(Page excerpt):
Christopher Eisgruber 83, Laurance S. Rockefeller Professor
of Public Affairs in the Woodrow Wilson School and the University
Center for Human Values:
The Shield of Achilles: War, Peace, and the Course of History,
by Philip Bobbitt '71 (Knopf, 2002). Bobbitt, a law professor and
former senior director for strategic planning at the National Security
Council, examines how the threat of terrorism may change the constitutional
structure of the U.S. and other nations. At about 900 pages, the
book may be more suited to a Russian winter than a week at the beach.
Treat it like a swim in the ocean: Dip into the approachable parts,
and dive elsewhere when the waters seem too deep!
Cabal, by Michael Dibdin (Faber & Faber, 1992). In
Dibdin's darkly elegant mysteries, Italian detective Aurelio Zen
battles crime and the corruption of his superiors. In this volume,
Zen confronts murder and intrigue in the Vatican.
The Myth of Ownership: Taxes and Justice, by Liam Murphy
and Thomas Nagel (Oxford, 2002). This lucid and provocative book
examines the ethical issues posed by the tax system. Written for
a general audience by two of the world's leading philosophers
one of whom, Nagel, taught for many years at Princeton.

(What this task involves): Copy out the book recommendations in full, word for word. The lines after this point have nothing to do with the book recommendations.

(Data shown):
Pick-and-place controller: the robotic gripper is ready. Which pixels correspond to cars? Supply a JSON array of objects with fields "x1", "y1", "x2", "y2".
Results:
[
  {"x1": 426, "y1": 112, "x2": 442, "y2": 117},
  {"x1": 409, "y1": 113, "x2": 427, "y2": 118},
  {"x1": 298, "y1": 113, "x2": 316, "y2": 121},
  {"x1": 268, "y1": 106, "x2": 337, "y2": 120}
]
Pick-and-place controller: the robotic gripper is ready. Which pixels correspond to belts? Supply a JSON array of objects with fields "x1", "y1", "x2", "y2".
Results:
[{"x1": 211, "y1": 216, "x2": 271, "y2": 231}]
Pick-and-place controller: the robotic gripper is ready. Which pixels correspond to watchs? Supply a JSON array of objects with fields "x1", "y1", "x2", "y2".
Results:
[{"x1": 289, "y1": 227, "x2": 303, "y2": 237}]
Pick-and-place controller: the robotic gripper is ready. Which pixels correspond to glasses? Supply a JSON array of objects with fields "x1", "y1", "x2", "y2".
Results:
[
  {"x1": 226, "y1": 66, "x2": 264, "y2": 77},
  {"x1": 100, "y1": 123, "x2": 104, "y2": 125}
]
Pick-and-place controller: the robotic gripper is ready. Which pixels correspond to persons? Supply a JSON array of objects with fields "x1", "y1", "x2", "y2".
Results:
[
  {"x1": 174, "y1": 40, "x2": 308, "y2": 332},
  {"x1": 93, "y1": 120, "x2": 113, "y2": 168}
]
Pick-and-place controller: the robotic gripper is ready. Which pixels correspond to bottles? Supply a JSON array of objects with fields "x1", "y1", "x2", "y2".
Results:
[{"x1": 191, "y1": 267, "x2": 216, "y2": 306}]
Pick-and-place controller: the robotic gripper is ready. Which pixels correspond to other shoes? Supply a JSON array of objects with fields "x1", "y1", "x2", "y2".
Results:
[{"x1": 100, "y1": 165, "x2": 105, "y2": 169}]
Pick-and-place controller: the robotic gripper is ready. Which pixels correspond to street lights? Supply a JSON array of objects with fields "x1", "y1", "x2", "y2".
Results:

(Written reply):
Christopher Eisgruber 83, Laurance S. Rockefeller Professor
of Public Affairs in the Woodrow Wilson School and the University
Center for Human Values:
The Shield of Achilles: War, Peace, and the Course of History,
by Philip Bobbitt '71 (Knopf, 2002). Bobbitt, a law professor and
former senior director for strategic planning at the National Security
Council, examines how the threat of terrorism may change the constitutional
structure of the U.S. and other nations. At about 900 pages, the
book may be more suited to a Russian winter than a week at the beach.
Treat it like a swim in the ocean: Dip into the approachable parts,
and dive elsewhere when the waters seem too deep!
Cabal, by Michael Dibdin (Faber & Faber, 1992). In
Dibdin's darkly elegant mysteries, Italian detective Aurelio Zen
battles crime and the corruption of his superiors. In this volume,
Zen confronts murder and intrigue in the Vatican.
The Myth of Ownership: Taxes and Justice, by Liam Murphy
and Thomas Nagel (Oxford, 2002). This lucid and provocative book
examines the ethical issues posed by the tax system. Written for
a general audience by two of the world's leading philosophers
one of whom, Nagel, taught for many years at Princeton.